--- Excerpt ---
^^^^^^^^^^^^^^^^

= Farm gate marketing =

Direct marketing method

Farm gate marketing or farmgate sales describes a direct marketing method whereby farmers sell agricultural produce—mostly food—directly to the consumer, to restaurants and caterers, and to independent retailers. Farm gate sales are a common type of marketing found throughout traditional small farming sectors worldwide and, in some countries, account for the vast amount of sales as far as foodstuffs and livestock are concerned.

==Characteristics==

As the name implies, farm gate sales is a marketing strategy undertaken by the producer near the location where the product is produced. Consumers come to the production unit or farm to buy produce and, in some cases, pick the produce themselves. Examples include the sale of vegetables from a producer's garden, the sale of eggs from an egg production unit, the direct sale of livestock from a ranch, and pick-your-own berries, fruits, and flowers operations. In general, there is no limit to the type of items that can be marketed in this manner, as long as there are willing buyers and local ordinances permit such sales. Sometimes, a very limited number of intermediaries are situated between the farmer and the consumer (see also short food supply chains). Generally, wholesalers and retailers are bypassed, and revenue received from the sales contributes immediately to a farm's income.

In terms of social goals, farmgate sales help to build a direct relationship between the farming community and consumers, as well as fostering respect for food and awareness of how it is produced by consumers. It can also contribute to budget savings by consumers (see also potato movement).

In environmental terms, farmgate sales shorten transport distances and are expected to reduce food waste.

^^^^^^^^^^^^^^^^

--- Supplied records ---

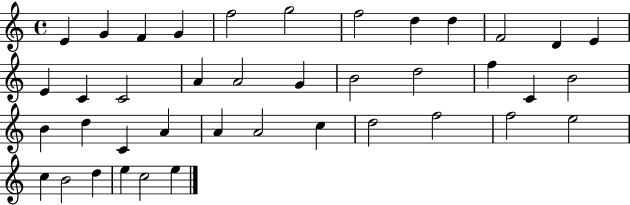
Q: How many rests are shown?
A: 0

^^^^^^^^^^^^^^^^

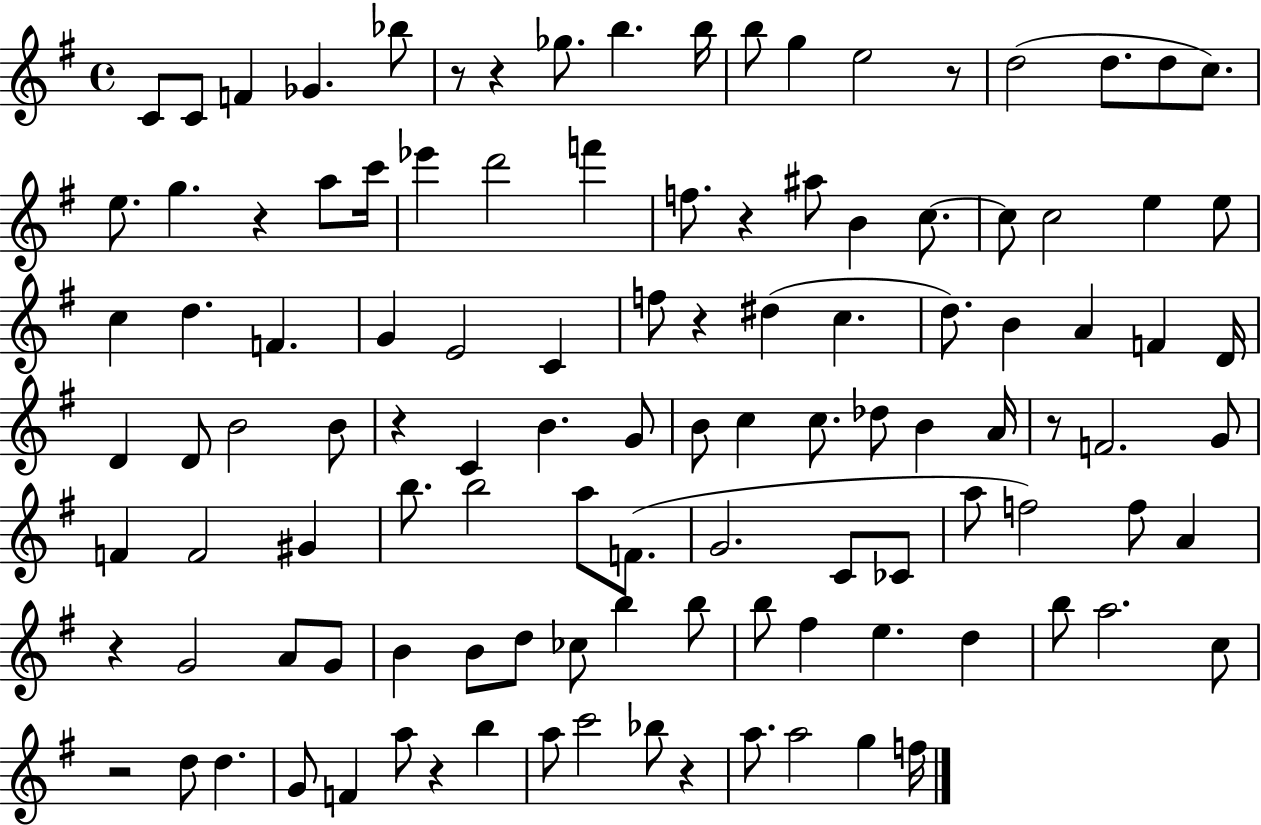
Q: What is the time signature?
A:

^^^^^^^^^^^^^^^^

--- Goal ---
Rewrite the part of the farm gate marketing text that opens with "In terms of" and closes with "reduce food waste.", putting "delivery distances" in place of "transport distances".

--- Problem solution ---
In terms of social goals, farmgate sales help to build a direct relationship between the farming community and consumers, as well as fostering respect for food and awareness of how it is produced by consumers. It can also contribute to budget savings by consumers (see also potato movement).

In environmental terms, farmgate sales shorten delivery distances and are expected to reduce food waste.